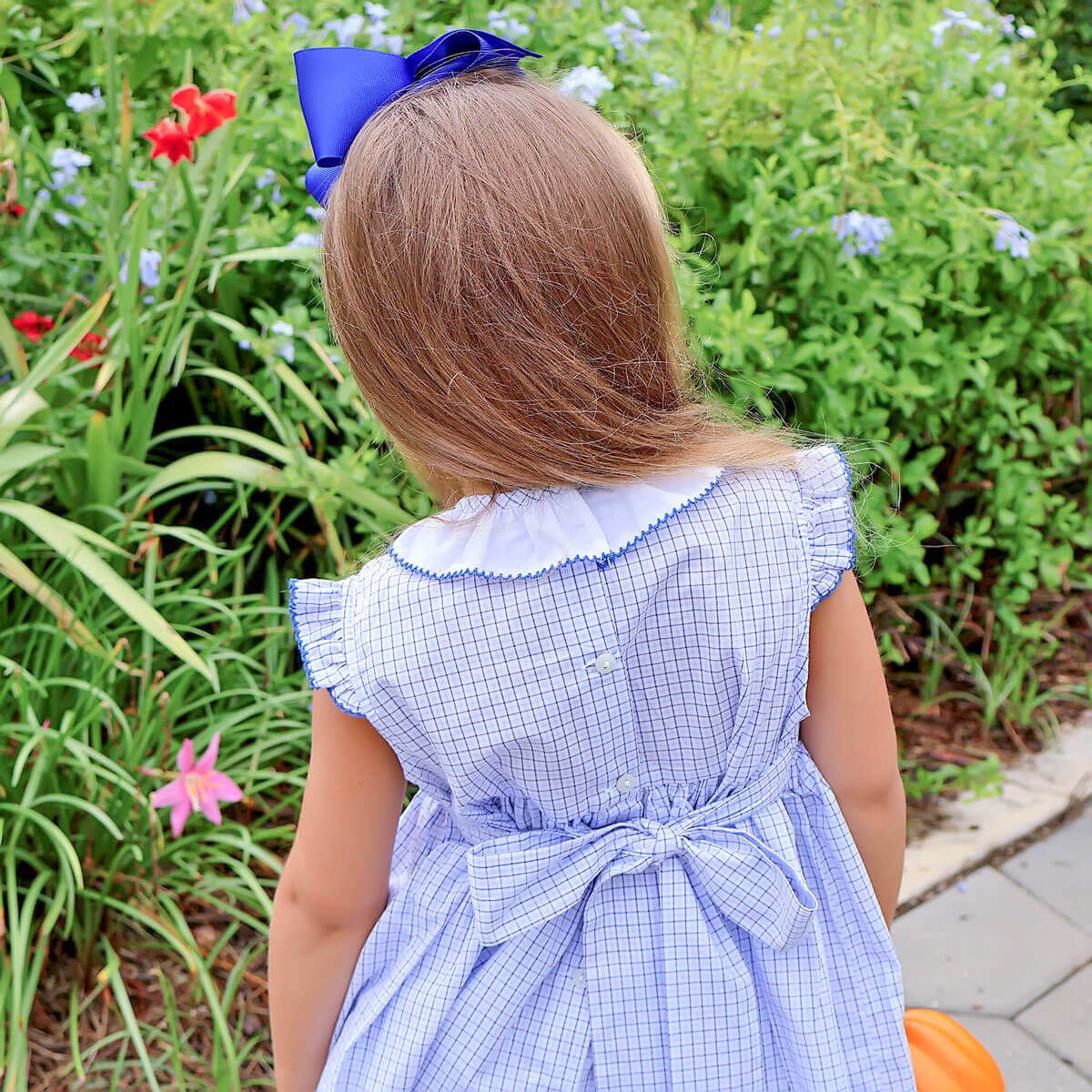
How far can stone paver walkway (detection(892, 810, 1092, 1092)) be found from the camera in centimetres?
---+---
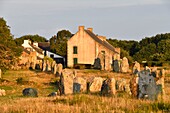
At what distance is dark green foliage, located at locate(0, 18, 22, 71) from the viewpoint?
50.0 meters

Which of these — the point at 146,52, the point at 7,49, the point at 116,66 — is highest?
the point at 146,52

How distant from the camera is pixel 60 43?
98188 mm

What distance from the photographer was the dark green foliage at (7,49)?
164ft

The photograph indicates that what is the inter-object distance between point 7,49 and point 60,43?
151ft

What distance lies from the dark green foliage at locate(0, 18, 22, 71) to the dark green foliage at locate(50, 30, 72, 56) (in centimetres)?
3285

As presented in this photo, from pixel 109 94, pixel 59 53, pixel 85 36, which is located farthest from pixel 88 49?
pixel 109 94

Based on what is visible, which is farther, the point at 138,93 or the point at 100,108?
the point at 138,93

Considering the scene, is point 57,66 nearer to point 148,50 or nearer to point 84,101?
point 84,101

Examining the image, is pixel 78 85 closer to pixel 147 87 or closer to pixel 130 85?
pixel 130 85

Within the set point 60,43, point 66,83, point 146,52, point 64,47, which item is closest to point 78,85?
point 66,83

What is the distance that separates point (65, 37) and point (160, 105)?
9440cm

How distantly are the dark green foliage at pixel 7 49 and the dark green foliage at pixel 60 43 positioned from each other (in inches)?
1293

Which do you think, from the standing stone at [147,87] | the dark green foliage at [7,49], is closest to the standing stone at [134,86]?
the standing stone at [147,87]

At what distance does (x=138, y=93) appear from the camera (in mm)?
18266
---+---
**WHAT YOU ARE ASKED TO DO**
Please find each line in the listing above that contains the string "centimetres" and copy those lines out in full. Case counts.

**RESULT**
How far can stone paver walkway (detection(892, 810, 1092, 1092)) be found from the camera in centimetres?
What distance lies from the dark green foliage at locate(0, 18, 22, 71) to the dark green foliage at locate(50, 30, 72, 56) (in centimetres)?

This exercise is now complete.